I shook my head and tried to retain my resolve. “Of course. There’s no rush. They can break us up whenever.”
“Then go out with me tonight.” His smile was criminal. He’d been convincing me of stuff for months, but today, that was ending.
“I’m calling Ramona.” I took my phone back into the kitchen and dialed the only person who was always on my side, even when it made her job harder. I poured a cup of tea and warmed my fingers around the cup.
“Did you sleep in?” she asked without saying hello. We spoke so many times a day that greetings were unnecessary.
“I did. It’s good to be home.”
“A fourteen-month worldwide tour will make you miss your bed.”
I still missed my bedroom at Mama’s house in North Carolina, but that’d been torn down years ago. “About that . . . I want to take some time off.”
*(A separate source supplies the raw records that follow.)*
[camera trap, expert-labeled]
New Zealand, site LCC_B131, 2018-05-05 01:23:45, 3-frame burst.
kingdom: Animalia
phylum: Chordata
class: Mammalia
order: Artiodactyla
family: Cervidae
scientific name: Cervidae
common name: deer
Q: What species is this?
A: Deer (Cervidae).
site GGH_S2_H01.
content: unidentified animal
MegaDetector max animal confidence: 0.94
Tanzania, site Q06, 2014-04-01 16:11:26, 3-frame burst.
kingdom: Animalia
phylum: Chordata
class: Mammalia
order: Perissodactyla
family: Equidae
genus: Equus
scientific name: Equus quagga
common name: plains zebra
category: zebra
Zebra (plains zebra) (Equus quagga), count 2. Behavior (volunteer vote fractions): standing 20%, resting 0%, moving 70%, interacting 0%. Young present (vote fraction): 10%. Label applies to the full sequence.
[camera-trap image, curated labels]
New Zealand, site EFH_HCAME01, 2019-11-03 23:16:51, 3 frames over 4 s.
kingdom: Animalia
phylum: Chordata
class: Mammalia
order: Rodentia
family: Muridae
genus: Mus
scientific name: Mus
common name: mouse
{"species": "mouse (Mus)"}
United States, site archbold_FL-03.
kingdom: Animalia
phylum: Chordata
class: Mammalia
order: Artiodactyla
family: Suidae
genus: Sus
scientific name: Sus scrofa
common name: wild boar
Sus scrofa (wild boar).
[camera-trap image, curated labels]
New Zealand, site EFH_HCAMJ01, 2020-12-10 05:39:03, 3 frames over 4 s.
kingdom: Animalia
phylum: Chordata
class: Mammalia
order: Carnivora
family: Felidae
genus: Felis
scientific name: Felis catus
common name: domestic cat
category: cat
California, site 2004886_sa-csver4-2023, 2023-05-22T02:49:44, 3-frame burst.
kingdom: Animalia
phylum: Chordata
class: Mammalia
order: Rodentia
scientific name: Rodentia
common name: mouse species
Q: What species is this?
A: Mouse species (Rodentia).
“That’s what I was calling to talk about. We’ve received several offers from Caribbean properties that are exclusive enough to house you and whomever you want to bring with you. Not sure of Cruz’s schedule. Jared’s out of town.”
I inhaled and tried to take it all in. “Offers for what?”
“Accommodations, drinks, excursions, whatever you want, as long as we leak a picture of you on the property.”
“I was actually thinking of a few months . . .”
“What?”
“A significant amount of time. Maybe go home for a while.”
“No.” Even through the phone, I could sense her shaking her head violently back and forth. “You are the hottest woman in the world right now. You can’t go anywhere. Unless it’s to elope with Cruz Allen on a beach.”
“Ramona—”
“Not Vegas. Britney ruined that one already. Maybe the coast of Africa. Give me a few hours.” I knew she was already on her laptop.
“You’re not listening. Cruz and I are done.”
“He’s in your apartment right now.” She was indignant.
“How do you know that?”
“I just read it online. What’s going on?”
“Nothing.” Cruz walked into the room, and the sunlight behind him framed his body. He poured himself a glass of milk and sat on the bar stool at my kitchen island without a piece of clothing on. “I’ve got to go.”
Ramona hung up, and I wrapped my fingers back around my cup. The Bible on the counter caught my eye. The papers hung out of the pages at random intervals. The cream-colored sheets carried words written by a man I never really knew. His notes spoke of love and connection and pushed me further away with each one that was delivered. They should have been in a shoebox, or the trashcan, but the Bible would protect me.
“Do you want pancakes?” Cruz asked, and I let out a resigned sigh.